Build Autonomous SQL Pipelines for AI Agents
Overview
What if you could build a production data pipeline by simply describing what you want? In this quickstart, you'll do exactly that — using Snowflake CoCo as your AI co-pilot to build an end-to-end Dynamic Tables pipeline from natural language prompts.
Dynamic Tables let you declare what your pipeline should produce using SQL. Snowflake CoCo lets you describe what you want in plain English and generates the SQL for you. Together, they represent a fully declarative approach to data engineering — from intent to production pipeline, no boilerplate required.
You'll work with the Tasty Bytes dataset (a fictitious food truck company) to build a three-tier pipeline that enriches raw order data, joins it into fact tables, and pre-aggregates business metrics — all by giving Snowflake CoCo prompts. Once the pipeline is running, you'll wire it up to an AI agent that answers natural language questions about your data.

**Task input**

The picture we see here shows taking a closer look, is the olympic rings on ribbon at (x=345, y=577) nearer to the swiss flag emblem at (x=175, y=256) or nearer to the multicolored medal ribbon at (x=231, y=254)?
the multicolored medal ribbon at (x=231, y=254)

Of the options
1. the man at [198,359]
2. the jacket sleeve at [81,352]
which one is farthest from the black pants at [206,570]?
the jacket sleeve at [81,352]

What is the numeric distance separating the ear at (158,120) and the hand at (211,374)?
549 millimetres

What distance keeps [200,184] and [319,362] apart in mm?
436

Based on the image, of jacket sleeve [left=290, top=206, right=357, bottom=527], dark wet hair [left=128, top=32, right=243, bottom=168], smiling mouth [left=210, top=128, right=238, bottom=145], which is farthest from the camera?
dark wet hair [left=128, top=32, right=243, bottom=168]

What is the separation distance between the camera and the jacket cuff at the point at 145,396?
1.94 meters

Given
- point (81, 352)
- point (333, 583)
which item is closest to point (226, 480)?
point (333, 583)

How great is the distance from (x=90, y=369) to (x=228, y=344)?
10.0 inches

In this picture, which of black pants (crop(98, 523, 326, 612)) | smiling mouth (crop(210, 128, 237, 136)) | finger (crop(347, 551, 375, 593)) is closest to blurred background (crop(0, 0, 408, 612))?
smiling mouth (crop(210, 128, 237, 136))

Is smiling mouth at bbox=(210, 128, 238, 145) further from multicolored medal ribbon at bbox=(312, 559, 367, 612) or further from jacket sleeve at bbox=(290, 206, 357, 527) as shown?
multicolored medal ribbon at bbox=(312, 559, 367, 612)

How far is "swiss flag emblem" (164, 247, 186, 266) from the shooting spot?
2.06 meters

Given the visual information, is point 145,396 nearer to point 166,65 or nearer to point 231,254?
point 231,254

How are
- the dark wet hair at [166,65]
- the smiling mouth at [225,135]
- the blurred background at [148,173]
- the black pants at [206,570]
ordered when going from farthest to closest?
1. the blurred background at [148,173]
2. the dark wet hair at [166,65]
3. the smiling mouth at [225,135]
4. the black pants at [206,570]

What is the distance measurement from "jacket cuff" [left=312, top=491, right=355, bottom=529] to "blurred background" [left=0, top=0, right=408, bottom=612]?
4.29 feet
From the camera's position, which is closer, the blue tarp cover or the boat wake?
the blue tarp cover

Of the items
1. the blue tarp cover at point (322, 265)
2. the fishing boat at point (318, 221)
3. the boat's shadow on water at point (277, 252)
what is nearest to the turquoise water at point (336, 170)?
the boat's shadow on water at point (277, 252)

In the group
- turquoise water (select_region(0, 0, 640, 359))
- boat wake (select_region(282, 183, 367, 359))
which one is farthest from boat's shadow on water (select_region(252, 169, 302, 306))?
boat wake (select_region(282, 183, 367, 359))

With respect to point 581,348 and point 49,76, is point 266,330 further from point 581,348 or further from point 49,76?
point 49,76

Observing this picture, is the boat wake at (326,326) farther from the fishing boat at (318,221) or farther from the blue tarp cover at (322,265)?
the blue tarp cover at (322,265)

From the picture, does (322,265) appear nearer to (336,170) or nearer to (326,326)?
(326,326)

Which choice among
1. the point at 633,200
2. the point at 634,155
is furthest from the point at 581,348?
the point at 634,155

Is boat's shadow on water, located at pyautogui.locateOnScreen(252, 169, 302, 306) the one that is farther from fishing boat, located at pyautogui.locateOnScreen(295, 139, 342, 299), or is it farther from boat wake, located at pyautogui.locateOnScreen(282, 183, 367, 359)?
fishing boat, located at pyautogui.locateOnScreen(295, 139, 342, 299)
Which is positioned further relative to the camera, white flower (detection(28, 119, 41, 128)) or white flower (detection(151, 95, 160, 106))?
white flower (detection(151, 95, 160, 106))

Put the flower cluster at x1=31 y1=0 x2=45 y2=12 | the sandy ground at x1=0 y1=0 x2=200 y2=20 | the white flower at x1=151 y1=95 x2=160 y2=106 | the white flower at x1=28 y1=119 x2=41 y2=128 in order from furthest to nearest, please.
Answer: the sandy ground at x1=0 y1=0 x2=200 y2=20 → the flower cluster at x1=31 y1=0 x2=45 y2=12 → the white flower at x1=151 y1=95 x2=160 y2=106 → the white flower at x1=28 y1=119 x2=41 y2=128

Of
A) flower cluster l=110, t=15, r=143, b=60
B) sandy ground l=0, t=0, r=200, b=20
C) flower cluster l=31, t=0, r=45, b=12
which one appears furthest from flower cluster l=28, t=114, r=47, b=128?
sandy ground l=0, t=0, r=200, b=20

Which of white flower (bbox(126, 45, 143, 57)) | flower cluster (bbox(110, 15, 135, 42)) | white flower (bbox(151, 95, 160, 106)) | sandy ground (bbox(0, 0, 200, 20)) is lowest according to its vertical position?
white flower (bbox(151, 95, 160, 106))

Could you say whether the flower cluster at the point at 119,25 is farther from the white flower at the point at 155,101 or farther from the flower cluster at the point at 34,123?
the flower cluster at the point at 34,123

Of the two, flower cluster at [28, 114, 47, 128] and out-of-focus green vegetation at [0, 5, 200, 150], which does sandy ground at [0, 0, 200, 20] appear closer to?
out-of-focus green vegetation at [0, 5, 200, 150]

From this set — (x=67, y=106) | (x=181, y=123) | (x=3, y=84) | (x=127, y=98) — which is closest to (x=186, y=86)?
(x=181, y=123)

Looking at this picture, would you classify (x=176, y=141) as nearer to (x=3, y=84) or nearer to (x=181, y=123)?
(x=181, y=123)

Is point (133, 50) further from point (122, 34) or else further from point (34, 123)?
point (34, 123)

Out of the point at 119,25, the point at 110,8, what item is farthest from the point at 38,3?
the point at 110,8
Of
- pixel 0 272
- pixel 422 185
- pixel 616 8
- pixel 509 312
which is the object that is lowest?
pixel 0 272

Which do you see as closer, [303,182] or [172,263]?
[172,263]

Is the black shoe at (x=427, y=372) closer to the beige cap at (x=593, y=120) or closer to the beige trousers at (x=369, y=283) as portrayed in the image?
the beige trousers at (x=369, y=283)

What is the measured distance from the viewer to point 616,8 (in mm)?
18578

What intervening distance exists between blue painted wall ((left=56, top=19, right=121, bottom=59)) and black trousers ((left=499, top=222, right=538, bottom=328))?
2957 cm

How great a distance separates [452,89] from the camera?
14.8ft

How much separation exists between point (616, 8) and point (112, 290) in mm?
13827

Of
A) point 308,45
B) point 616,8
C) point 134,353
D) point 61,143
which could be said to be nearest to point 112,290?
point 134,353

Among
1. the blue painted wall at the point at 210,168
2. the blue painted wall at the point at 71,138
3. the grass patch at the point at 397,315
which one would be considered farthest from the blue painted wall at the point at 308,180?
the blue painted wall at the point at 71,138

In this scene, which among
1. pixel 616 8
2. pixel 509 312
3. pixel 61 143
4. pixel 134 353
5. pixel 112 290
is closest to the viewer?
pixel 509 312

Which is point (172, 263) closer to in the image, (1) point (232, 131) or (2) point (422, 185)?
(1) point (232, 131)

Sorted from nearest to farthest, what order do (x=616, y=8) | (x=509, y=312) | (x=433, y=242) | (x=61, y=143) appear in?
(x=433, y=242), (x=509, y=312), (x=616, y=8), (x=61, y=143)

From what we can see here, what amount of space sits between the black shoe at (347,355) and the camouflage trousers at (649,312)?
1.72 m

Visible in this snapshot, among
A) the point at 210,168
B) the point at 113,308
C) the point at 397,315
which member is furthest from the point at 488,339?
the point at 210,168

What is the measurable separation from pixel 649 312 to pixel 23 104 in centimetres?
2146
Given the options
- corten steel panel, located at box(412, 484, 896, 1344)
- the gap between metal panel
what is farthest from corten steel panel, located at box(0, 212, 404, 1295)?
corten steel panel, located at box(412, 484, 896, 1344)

**Given problem 1**
Echo back the Snowflake quickstart on building SQL pipelines for AI agents in full, word for word.
**Given problem 2**
Duplicate everything from the first of the rows down to the line containing "10.0 inches", including both ends, and nothing else.

**Full answer 1**
Build Autonomous SQL Pipelines for AI Agents
Overview
What if you could build a production data pipeline by simply describing what you want? In this quickstart, you'll do exactly that — using Snowflake CoCo as your AI co-pilot to build an end-to-end Dynamic Tables pipeline from natural language prompts.
Dynamic Tables let you declare what your pipeline should produce using SQL. Snowflake CoCo lets you describe what you want in plain English and generates the SQL for you. Together, they represent a fully declarative approach to data engineering — from intent to production pipeline, no boilerplate required.
You'll work with the Tasty Bytes dataset (a fictitious food truck company) to build a three-tier pipeline that enriches raw order data, joins it into fact tables, and pre-aggregates business metrics — all by giving Snowflake CoCo prompts. Once the pipeline is running, you'll wire it up to an AI agent that answers natural language questions about your data.

**Full answer 2**
The picture we see here shows taking a closer look, is the olympic rings on ribbon at (x=345, y=577) nearer to the swiss flag emblem at (x=175, y=256) or nearer to the multicolored medal ribbon at (x=231, y=254)?
the multicolored medal ribbon at (x=231, y=254)

Of the options
1. the man at [198,359]
2. the jacket sleeve at [81,352]
which one is farthest from the black pants at [206,570]?
the jacket sleeve at [81,352]

What is the numeric distance separating the ear at (158,120) and the hand at (211,374)?
549 millimetres

What distance keeps [200,184] and [319,362] apart in mm?
436

Based on the image, of jacket sleeve [left=290, top=206, right=357, bottom=527], dark wet hair [left=128, top=32, right=243, bottom=168], smiling mouth [left=210, top=128, right=238, bottom=145], which is farthest from the camera?
dark wet hair [left=128, top=32, right=243, bottom=168]

What is the separation distance between the camera and the jacket cuff at the point at 145,396?
1.94 meters

Given
- point (81, 352)
- point (333, 583)
which item is closest to point (226, 480)?
point (333, 583)

How great is the distance from (x=90, y=369) to (x=228, y=344)?
10.0 inches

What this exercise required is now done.